Location: Cluj, Romania
Job Type: Full Time
Salary: 14,100 RON/month
Position Overview:
We are looking for an experienced Senior Developer with a strong background in real-time audio streaming, low-latency systems, and AI-powered speech processing to join our Speech-to-Speech Translation team.
In this role, you will design and develop components that power real-time, bidirectional audio translation — from live voice capture and speech recognition to translation, synthesis, and playback. You’ll work with cutting-edge technologies like WebRTC, RTP, WebSockets, and AI models (OpenAI Realtime, Azure Speech) to deliver seamless multilingual voice communication between callers and agents.

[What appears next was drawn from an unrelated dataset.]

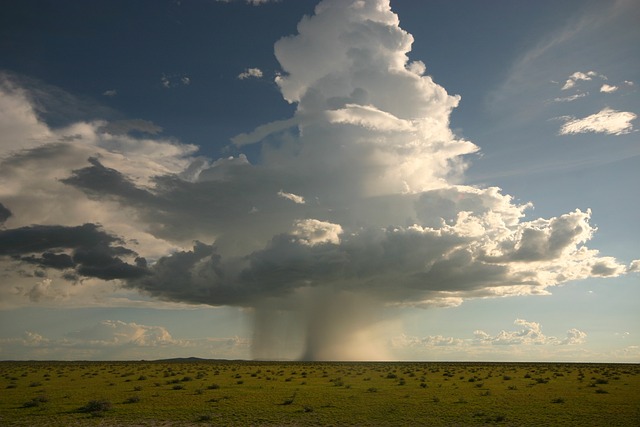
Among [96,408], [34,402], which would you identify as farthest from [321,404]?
[34,402]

You will collaborate closely with architects, AI engineers, and DevOps to build fault-tolerant, scalable streaming pipelines and real-time orchestration services for our telco-grade Speech-to-Speech solution.
Key Responsibilities:
- Design and implement real-time audio streaming and processing components using Python (and optionally Go).
- Build low-latency data pipelines for Speech-to-Text (STT) → Translation (MT) → Text-to-Speech (TTS) processing.
- Develop and optimize WebSocket, WebRTC, or RTP connections for full-duplex audio transmission.
- Integrate AI services such as OpenAI Realtime API, Azure Speech Services, and internal LLM translation modules.
- Implement audio session orchestration (session binding, queueing, failover, retries, latency control).
- Work with CCaaS integration components (Twilio TaskRouter, Amazon Connect Streams API, LiveKit, Hello Media Server).
- Collaborate with DevOps on observability, scalability, and infrastructure automation in Azure (Terraform / AKS).
- Ensure security and reliability of media and signaling channels, including mTLS, token-based access, and session isolation.
- Participate in architecture discussions, performance profiling, and design reviews focused on real-time performance optimization.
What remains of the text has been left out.